I realize we can’t go back in time — not even to early this year, when White House officials attended meetings warning of the coming of COVI-19. (More than one Senator, fearing the impact of a pandemic on the stock market, opted to dump their own personal stocks rather than warn the public.) It’s now public record that Secretary of Health and Human Services Alex Azar repeatedly advised the President to take the threat seriously, but was dismissed by Trump as “alarmist” and belittled by a White House official who called Azar’s warnings “palace intrigue.”
No one wants to play the "woulda, shoulda” game right now, especially since every time we hear more about what happened back then our spirits fall a little lower. And really, we can’t afford to be dispirited now. We need all of our courage and positivity to face each day’s news report, and brace ourselves for whatever is coming next.
As of March 24, the US had still only conducted one test per 1,090 people. South Korea’s rate was about one in 170 people. That’s about 6 times more testing than we have done.
As of today, we’re still hearing constantly about shortages of tests, who can get one and who can’t. Celebrities can get them easier than regular people can, everyone says. I have not personally heard of anyone who has been able to get one. We see long, long lines outside of testing sites, and we get mixed messages: you can get one if you’ve been out of the country recently, or if you have been in close contact with someone who has the virus. But who knows who has it? Some people are asymptomatic. Some get it and recover, then wonder, was that corona or a cold? Most of the people who know they have it for sure are people in the hospital. But those are the really sick ones — the ones who would probably figure they have it even without a test.
Trump claimed in February that “Anybody that needs a test can get a test,” but that has never been true. And it’s looks like, in the United States, that never will be true. There has been a fair amount of conjecture everywhere about what use the tests are now that the virus is galloping merrily through the population. Yes, of course it’s still better to know. But maybe soon an antibody test will be more useful? That will tell us who has already battled the virus and won.
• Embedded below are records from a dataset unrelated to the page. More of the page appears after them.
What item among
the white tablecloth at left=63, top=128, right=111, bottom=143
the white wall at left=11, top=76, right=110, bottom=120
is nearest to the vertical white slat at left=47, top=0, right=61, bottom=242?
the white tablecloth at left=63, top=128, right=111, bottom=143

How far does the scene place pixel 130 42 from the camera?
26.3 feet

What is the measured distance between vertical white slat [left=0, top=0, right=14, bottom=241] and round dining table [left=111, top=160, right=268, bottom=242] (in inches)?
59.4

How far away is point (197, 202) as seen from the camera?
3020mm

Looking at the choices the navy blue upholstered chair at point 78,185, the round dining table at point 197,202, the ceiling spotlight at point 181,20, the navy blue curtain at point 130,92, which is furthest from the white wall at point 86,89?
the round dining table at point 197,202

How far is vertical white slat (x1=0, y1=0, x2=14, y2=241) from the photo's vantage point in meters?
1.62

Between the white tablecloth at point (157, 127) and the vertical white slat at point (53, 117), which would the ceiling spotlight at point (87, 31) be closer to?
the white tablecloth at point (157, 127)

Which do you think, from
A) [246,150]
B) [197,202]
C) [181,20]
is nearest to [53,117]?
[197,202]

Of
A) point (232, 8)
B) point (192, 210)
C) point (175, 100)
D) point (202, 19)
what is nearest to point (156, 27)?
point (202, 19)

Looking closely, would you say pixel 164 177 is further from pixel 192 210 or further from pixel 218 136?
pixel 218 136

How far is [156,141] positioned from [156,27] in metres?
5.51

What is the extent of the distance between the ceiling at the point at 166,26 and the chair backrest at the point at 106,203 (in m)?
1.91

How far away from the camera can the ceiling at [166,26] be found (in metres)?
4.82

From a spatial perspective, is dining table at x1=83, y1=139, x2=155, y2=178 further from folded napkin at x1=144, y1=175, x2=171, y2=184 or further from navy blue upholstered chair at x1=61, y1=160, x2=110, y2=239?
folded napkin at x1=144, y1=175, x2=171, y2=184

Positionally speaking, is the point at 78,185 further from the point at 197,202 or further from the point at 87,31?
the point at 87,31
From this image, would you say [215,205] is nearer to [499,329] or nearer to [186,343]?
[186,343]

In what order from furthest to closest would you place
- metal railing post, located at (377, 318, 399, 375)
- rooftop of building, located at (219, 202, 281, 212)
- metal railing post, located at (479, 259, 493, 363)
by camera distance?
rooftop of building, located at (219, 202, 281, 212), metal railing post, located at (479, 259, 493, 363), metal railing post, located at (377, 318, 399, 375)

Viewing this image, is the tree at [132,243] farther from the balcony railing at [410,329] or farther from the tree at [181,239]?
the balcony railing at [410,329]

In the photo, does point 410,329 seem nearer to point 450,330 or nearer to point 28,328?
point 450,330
In the meantime, without accurate numbers of those infected, all of the scientific prediction models leaders are using to address the crisis can only be applied approximately. Unlike the Chinese, Italians and South Koreans, we are making it up as we go along.
Because we don’t know how many people have the virus, we can only guess when our hospitals will be inundated, and by roughly how many people. We can only shut down our states and cities and towns based on how many people have tested positive (a faulty strategy, but one very much in use) — but who knows what that number is? News and information programs bemoan the lack of testing on daily basis, probably an hourly one. How can we order supplies, build or convert facilities for patients, or make economic projections, or do much of anything that might help us, without testing data?
A lot of people believe Trump refused to test because he didn’t want to know the numbers — and he didn’t want us to know them, either. He talked about “keeping the numbers low” because he wanted to be able to say “We have only a few cases here.” A high number would attach to his legacy. It would drive down the stock market and the economy. It could lead to widespread panic. And it could prevent his re-election in November.
It’s a bitter irony that all of that will definitely or probably happen now, so being kept in the dark didn’t achieve his ends, and it definitely didn’t achieve ours. What we want is to fight and fight well. Yes, like the South Koreans. But like a bad general Trump is making losers out of us.